Als „ätherischer Organismus“ oder Ätherleib wird die Gesamtheit der Lebensprozesse im Körper bezeichnet, die an das Element des Flüssigen gebunden sind. Er ist für Wachstum und Regeneration zuständig und bildet die Zeitgestalt des Menschen, seine Entwicklungsgeschichte, seine Biografie, sein Leben (vgl. Anthroposophische Menschenkunde: Begabungen des Ätherleibes).

Als „astraler Organismus“ oder Astralleib wird die Gesamtheit der seelischen Aktivitäten bezeichnet, die eng mit dem Element der Luft verbunden sind. Er wirkt differenzierend und polarisierend und bietet dem Menschen als Seele, seine seelischen Ausdrucksmöglichkeiten (vgl. Anthroposophische Menschenkunde: Begabungen des Astralleibes).

Als „Ich-Organismus“ oder Ich wird die integrierende geistige Kompetenz des Menschen bezeichnet, die über die Wärme zum Tragen kommt. Das Ich steuert die Intensität und Richtung von Willensäußerungen und ermöglicht selbstbewusstes Handeln. Der außerkörperliche Aspekt, der Geist des Menschen, hat ebenfalls einen engen Bezug zur Wärme – was sich u.a. als Begeisterung äußert (vgl. Anthroposophische Menschenkunde: Begabungen der Ich-Organisation).
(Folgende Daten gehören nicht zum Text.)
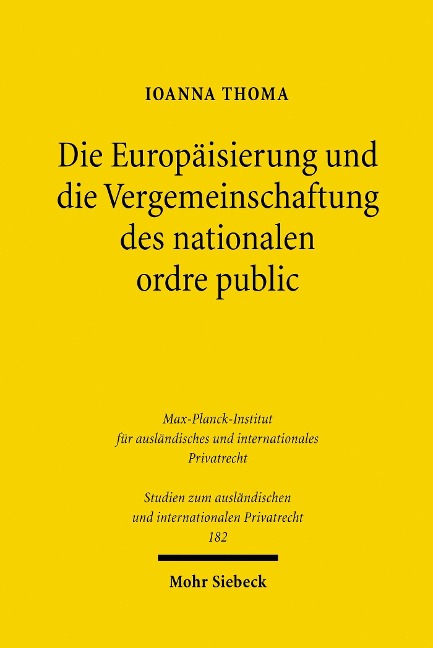 Die Europäisierung und die Vergemeinschaftung des nationalen ordre public - Ioanna Thoma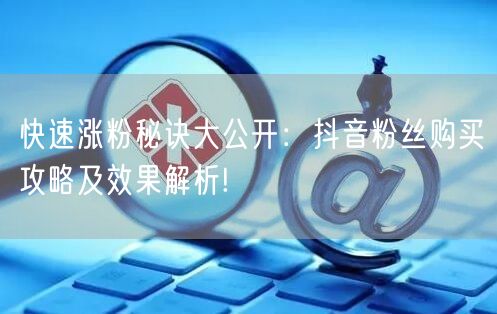 快速涨粉秘诀大公开：抖音粉丝购买攻略及效果解析!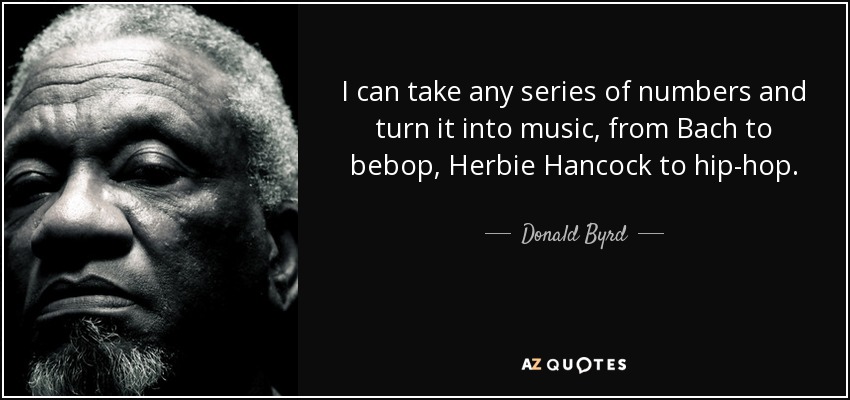 I can take any series of numbers and turn it into music, from Bach to bebop, Herbie Hancock to hip-hop. - Donald Byrd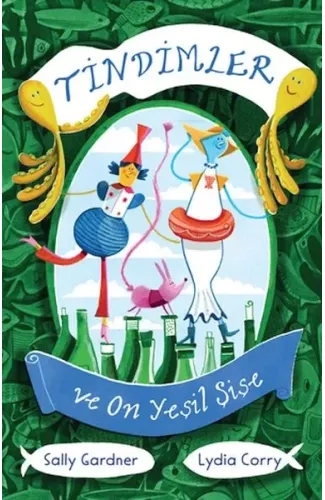 Tindimler ve On Yeşil Şişe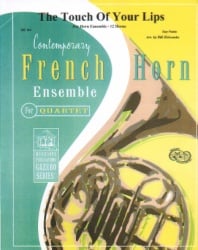 Touch of Your Lips - Horn Ensemble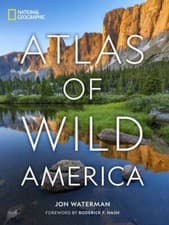 Image of National Geographic Atlas of Wild America by Jon Waterman (2023, Hardcover)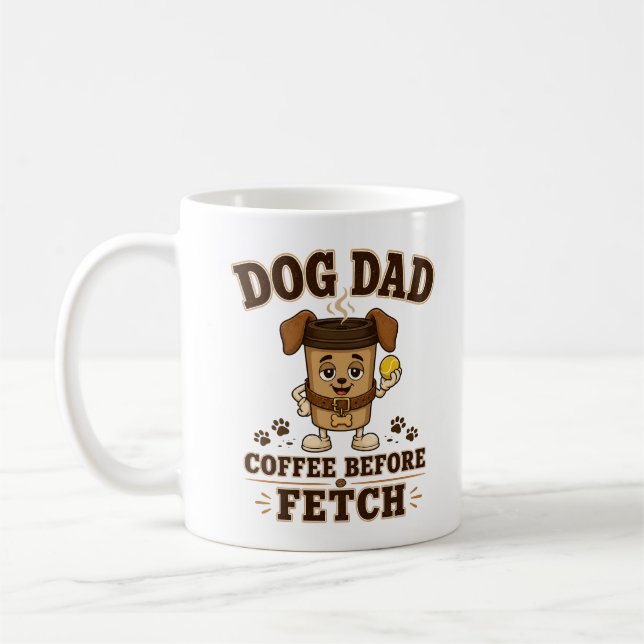 Dog Dad Coffee Before Fetch Funny Dog Dad Mug (Left)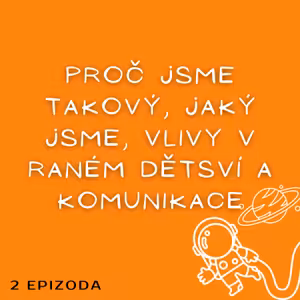 Základní kameny osobního rozvoje – POROZUMĚNÍ PROČ JSME TAKOVÝ, JAKÝ JSME, VLIVY V RANÉM DĚTSVÍ (Inspirace témat z knihy Najděte Si svého marťana, Marek Herman)
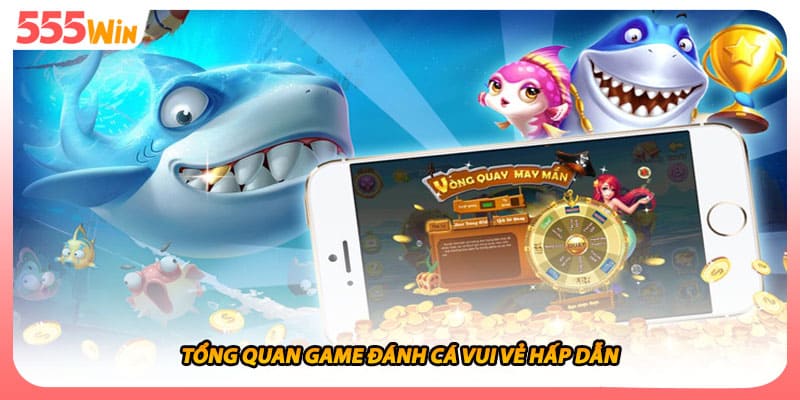 Đánh Cá Vui Vẻ Săn Thưởng Lớn Cùng Đại Dương Xanh Thẳm 1 Tổng quan game đánh cá vui vẻ hấp dẫn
Betrachtung der Wesensglieder nach aristotelischen Kategorien

Die Wesensglieder können aber auch nach der Kategorienlehre des Aristoteles betrachtet werden. Über entsprechende Fragen zu den einzelnen Kategorien treten die Qualitäten und Ausdrucksformen deutlich in Erscheinung. Sie sind auch für das anthroposophische Wesensgliederverständnis erhellend:

Die physische Organisation umfasst die Kategorien:

  • Raum: Ort, Lage
  • Quantität: Menge, Größe

Die ätherische Organisation umfasst die Kategorien:

  • Zeit
  • Qualität

Die astralische Organisation umfasst die Kategorien:

  • Relation
  • Tun
  • Leiden

Die Ich-Organisation wird bestimmt durch die Kategorie:

  • Substanz

Das griechische Wort für Substanz hat noch die komplexe Bedeutung von Sein und Wesen, also sowohl von geistiger als auch physisch-materieller Substanz. Das lateinische Wort substantia heißt: das Darunter- (sub) Liegende bzw. -Stehende. Was im Griechischen noch als geistig-physische Wesenseinheit von Geist und Materie gedacht und formuliert werden konnte, kann im lateinischen Sprachgebrauch fast nur noch von der rein materiellen Seite begriffen werden.

Vgl. Vortrag über Wesensglieder auf der Schulärztetagung 2016

  1. Rudolf Steiner; Ita Wegmann, Grundlegendes zur Erweiterung der Heilkunst nach geisteswissenschaftlichen Erkenntnissen. GA 27.